Исходный текст:
Ссылки для упрощенного доступа

Чеченская вдова уничтожила лучшую программу НТВ


Программу ведет Дмитрий Волчек. Принимает участие ведущий программы НТВ "Свобода слова" Савик Шустер.

Дмитрий Волчек: Центральным московским сюжетом этой недели стало увольнение Леонида Парфенова и закрытие телепрограммы "Намедни". Формальным поводом конфликта стал репортаж журналистки Елены Самойловой, которое руководство НТВ по просьбе спецслужб сняло с эфира. Елена Самойлова встретилась в Катаре с вдовой бывшего президента Чечни Зелимхана Яндарбиева, в убийстве которого обвиняют двух агентов ГРУ. Распечатки запрещенного репортажа уже не раз публиковались. Короткие и совершенно невинные моменты из интервью с Маликой Яндарбиевой сопровождаются рассказом о беспечной жизни катарцев, фанатеющих от группы "Тату" и покупающих чадры от "Армани".

Елена Самойлова в интервью "Московскому комсомольцу" пояснила: "Интервью с вдовой Яндарбиева совершенно невинное. Не знаю, чем оно могло помешать, мы и так его сильно сократили. Из него вычеркнули все, что могло вызвать бурную реакцию спецслужб. Малика с восхищением отзывалась о своем муже и пыталась обвинять правительство России в его смерти, но это в сюжет не попало". У слушателей программы "Темы недели" есть возможность познакомиться с интервью, который Малика Яндрабиева дала Елене Самойловой без цензурных купюр. Интервью продолжалось более сорока минут, я выделил четыре фрагмента, отражающие основные направления разговора. Фрагмент первый: Малика рассказывает о своем знакомстве с писателем Зелимханом Яндарбиевым и семейной жизни.

Малика Яндарбиева: На кухне моя жизнь прошла. И когда в селе жили, к мужу на прием приходили, застанут в сарае, если дою корову или выгоняю скот, они удивляются, что жена президента в сарае находится, что она доит корову. Они знали, что человек выбирает по своей душе. Мы очень любили молоко свежее, парное. Как приехали в село, мы сразу купили корову. Кстати, когда мы с ним познакомились, с первого раза сказал, что ему не только жена, что ему друг нужен. Я как раз закончила школу, осталась работать при школе в библиотеке. Зелим был тогда писатель, поэт.

В школе был вечер, посвященный писателям. Меня на вечер родители не пускали, у меня были родители строгие. А тут директор школы позвонил маме домой и сказал, чтобы Малика пришла на вечер, тогда они меня отпустили. Брат мне говорит сразу: "Закончится творческая часть, потом музыка, танцы, мы уйдем". Я говорю: "Хорошо".

В то время Зелимхан работал там, где работала моя сестра - в газете "Ленинский путь". Она работала корректором. Когда она ушла в декрет, Зелим пришел на ее место. Потом я быстро после творческой части занесла книги в библиотеку, хотела закрыть, а он зашел и сказал: "Хочу посмотреть чеченские книги". Так случилось - в этой библиотеке мы познакомились. Потом начал ходить, с этого у нас и началась дружба.

Исходные данные:
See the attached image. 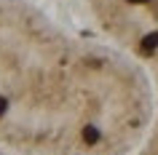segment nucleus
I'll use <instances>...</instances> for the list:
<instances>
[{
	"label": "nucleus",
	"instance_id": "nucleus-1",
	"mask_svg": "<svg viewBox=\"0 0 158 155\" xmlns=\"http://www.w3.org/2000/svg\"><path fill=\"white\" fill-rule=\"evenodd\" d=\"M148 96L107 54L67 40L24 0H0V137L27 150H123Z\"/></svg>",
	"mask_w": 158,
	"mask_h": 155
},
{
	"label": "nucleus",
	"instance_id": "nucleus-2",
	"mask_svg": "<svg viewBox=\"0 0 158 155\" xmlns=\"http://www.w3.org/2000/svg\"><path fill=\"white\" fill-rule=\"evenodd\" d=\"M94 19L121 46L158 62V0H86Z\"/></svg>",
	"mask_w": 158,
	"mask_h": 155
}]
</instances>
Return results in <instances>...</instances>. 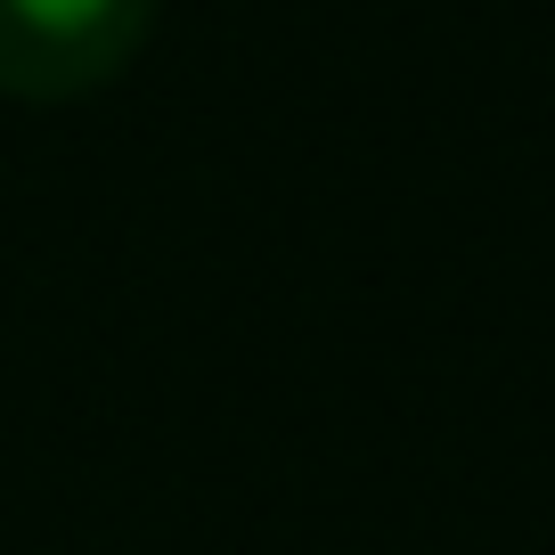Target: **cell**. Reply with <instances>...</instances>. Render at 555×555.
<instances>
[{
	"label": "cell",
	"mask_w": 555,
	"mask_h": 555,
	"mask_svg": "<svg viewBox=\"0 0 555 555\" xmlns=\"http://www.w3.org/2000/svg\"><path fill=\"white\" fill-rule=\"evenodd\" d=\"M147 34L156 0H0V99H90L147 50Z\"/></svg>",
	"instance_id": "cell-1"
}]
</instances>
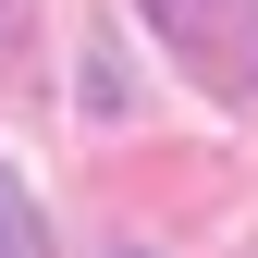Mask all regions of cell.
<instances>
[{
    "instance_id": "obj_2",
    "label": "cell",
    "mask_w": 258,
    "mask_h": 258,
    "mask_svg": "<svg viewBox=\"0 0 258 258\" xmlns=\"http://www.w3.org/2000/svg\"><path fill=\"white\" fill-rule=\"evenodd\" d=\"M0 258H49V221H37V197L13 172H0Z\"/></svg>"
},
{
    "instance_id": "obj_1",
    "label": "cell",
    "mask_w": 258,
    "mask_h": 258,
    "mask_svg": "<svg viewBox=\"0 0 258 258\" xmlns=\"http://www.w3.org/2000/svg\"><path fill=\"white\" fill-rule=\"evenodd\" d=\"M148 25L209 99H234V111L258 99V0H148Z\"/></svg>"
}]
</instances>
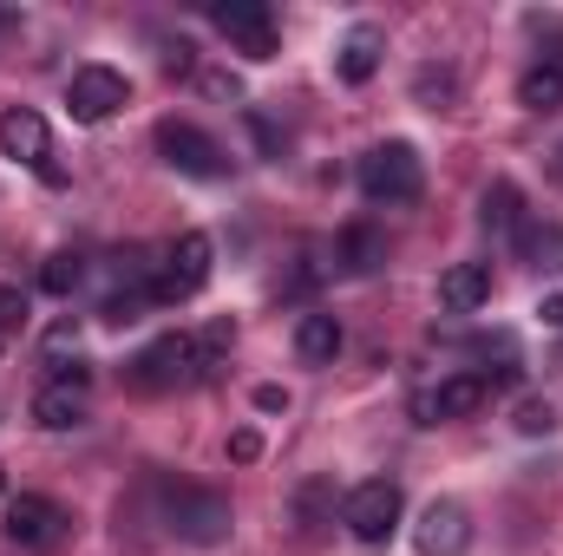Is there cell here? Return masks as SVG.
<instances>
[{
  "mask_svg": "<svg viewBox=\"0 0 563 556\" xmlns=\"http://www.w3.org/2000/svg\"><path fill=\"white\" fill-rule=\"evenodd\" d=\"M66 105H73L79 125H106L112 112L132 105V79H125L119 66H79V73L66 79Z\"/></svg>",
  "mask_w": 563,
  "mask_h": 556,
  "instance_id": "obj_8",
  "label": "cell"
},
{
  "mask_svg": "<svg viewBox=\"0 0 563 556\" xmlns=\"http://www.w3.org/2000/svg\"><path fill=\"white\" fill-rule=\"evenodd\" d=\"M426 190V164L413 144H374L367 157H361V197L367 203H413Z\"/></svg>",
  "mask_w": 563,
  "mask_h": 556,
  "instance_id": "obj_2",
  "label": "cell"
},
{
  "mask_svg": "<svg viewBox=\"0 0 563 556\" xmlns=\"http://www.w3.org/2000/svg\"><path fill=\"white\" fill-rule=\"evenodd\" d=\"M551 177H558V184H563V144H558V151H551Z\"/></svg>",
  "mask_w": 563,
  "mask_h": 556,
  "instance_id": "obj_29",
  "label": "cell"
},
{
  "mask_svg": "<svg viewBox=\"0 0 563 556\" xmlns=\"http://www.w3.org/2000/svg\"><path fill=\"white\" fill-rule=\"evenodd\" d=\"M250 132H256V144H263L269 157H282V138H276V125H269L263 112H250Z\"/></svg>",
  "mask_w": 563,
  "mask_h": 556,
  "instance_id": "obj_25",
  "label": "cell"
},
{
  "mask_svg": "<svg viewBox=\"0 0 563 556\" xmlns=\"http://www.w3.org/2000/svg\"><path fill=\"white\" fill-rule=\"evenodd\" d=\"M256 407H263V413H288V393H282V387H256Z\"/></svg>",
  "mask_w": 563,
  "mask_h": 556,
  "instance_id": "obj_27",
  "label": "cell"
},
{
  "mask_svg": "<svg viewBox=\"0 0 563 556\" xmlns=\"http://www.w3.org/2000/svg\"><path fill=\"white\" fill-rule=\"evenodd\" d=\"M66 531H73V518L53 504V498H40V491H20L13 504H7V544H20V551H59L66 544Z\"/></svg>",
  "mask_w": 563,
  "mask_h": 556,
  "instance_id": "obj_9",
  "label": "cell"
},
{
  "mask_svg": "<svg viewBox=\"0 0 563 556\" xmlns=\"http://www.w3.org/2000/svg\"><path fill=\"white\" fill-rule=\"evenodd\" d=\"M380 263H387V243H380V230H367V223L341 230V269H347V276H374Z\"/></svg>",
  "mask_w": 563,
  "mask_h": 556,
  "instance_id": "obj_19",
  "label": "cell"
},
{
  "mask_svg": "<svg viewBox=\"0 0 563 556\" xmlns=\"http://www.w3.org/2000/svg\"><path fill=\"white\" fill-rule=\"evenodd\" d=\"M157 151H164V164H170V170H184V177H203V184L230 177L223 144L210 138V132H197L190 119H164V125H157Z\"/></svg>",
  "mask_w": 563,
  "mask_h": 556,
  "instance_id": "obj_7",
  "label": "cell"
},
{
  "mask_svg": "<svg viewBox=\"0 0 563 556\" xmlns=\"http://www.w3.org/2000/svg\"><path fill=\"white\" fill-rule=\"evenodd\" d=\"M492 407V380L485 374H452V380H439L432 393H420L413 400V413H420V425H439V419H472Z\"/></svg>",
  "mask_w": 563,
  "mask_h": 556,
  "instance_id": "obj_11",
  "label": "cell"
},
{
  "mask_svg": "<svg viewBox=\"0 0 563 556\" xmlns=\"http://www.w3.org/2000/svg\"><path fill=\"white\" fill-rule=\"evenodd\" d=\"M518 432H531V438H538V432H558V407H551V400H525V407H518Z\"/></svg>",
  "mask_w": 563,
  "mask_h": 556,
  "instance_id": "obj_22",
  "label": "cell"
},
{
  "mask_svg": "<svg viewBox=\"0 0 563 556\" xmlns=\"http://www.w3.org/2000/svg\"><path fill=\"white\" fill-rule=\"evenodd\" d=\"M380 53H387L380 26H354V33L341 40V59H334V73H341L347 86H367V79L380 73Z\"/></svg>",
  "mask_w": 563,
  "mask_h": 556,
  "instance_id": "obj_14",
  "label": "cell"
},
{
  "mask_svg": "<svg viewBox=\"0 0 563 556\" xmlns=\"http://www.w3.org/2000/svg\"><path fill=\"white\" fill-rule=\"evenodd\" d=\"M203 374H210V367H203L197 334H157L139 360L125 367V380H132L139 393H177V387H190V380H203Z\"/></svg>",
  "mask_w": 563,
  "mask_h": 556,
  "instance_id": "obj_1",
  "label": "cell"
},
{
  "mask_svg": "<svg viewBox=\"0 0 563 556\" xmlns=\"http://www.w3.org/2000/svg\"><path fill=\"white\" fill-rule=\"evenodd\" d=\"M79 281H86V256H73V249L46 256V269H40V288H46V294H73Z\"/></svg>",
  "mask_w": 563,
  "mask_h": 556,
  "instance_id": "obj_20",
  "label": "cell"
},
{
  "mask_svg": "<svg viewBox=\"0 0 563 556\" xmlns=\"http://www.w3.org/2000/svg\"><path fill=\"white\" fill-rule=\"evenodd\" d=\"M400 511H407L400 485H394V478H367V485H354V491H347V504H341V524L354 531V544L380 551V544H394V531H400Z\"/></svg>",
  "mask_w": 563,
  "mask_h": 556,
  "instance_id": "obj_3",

Задания:
1. Определите, согласуется ли каждое из утверждений с расшифровкой передачи о закрытии программы «Намедни»: (a) репортаж Елены Самойловой сняло с эфира руководство НТВ по просьбе спецслужб; (b) интервью Малики Яндарбиевой продолжалось менее получаса; (c) Малика познакомилась с Зелимханом Яндарбиевым в редакции газеты «Ленинский путь». Для каждого утверждения ответьте «да» или «нет» и точно процитируйте решающие слова расшифровки.
2. Продолжите расшифровку передачи о закрытии программы «Намедни», начав сразу после ее последней фразы.

Ответы:
1.
(a) Да: «репортаж журналистки Елены Самойловой, которое руководство НТВ по просьбе спецслужб сняло с эфира».
(b) Нет: «Интервью продолжалось более сорока минут».
(c) Нет: «в этой библиотеке мы познакомились».

2.
Он с детства в семье был, что и матери больше помогал. Его отец рано умер, я его и не видела. Большая, красивая семья была, сейчас много в войну умерло. За эту войну два брата умерло при первой бомбежке в Старых Атагах у нас убили коня. Знаете, как трагично это было. Серый конь. Когда Зелим уходил с президентского поста, ребята во главе с Гелаевым купили и подарили ему этого серого коня. Этот конь был у его старшего брата. Первая бомбежка пошла по селу, двор этого брата начали бомбить. Хотя брат всю жизнь в Шелковском совхозе был рабочим. Он услышал, как кричит конь, он выбежал, чтобы его отпустить, чтобы он убежал, и в это время, когда он поднялся на двух ногах, прямо в сердце осколок ударил. Дети очень трогательно переживали, что первую жертву войны наш конь принял на себя.

Наверное, если написать историю со всеми жертвами, преступлениями, которые были в Чечне, наверное, нормальные люди не смогли бы это прочитать, не выдержали бы.

Дмитрий Волчек: Фрагмент второй: Малика Яндарбиева рассказывает, как ее муж, которого впоследствии российские власти обвинили в организации теракта в "Норд-Осте", узнал, что театральный центр на Дубровке захвачен.

Малика Яндарбиева: Именно как это было: позвонили, я в это время присутствовала, и тогда был у нас с Зелимом переводчик арабского языка Ибрагим. Они вдвоем были, он внизу был, мы с мужем наверху. Позвонили и сказали: "Позвони по этому телефону". Московский телефон. Я говорю: "Может это провокация какая? Не звони, откуда ты знаешь, кто он. Если надо, еще позвонит". Он немножко подумал, посидел и начал звонить своим знакомым. У всех телефоны были отключены. Он позвонил в Турцию, в Турции не подняли трубку, позвонил еще куда-то, там тоже трубку не подняли. И он тогда позвонил по этому номеру, который дали, и узнал, что там захватили театр. Он предупредил, чтобы они ничего плохого не сделали, тем более, заложники не виноваты, чтобы не тронули. Если одного даже, что-то с ним сделаете, это вернется в Чечню обратно только плохим, только зло возвращается злом. "Я немедленно еду к вам".

Он быстро сел, написал обращение к посольству России и послал Ибрагима туда. В пятницу отдали, а в субботу утром они уже убили всех. Рано утром на рассвете пустили газ и их всех убили. Можно прокрутить разговор, хотя они смогут монтировать, как хотят, но факт остается фактом, никакой связи, ничего подобного не было, и никаких обвинений в терроризме, как бы ни говорили, не могут доказать.

Дмитрий Волчек: Фрагмент третий: Малика Яндарбиева говорит о судебном процессе в Катаре и своем отношении к обвиняемым. Сначала, когда агенты ГРУ признали свою вину, она готова была их простить, теперь, когда они принялись все отрицать, считает, что их следует покарать.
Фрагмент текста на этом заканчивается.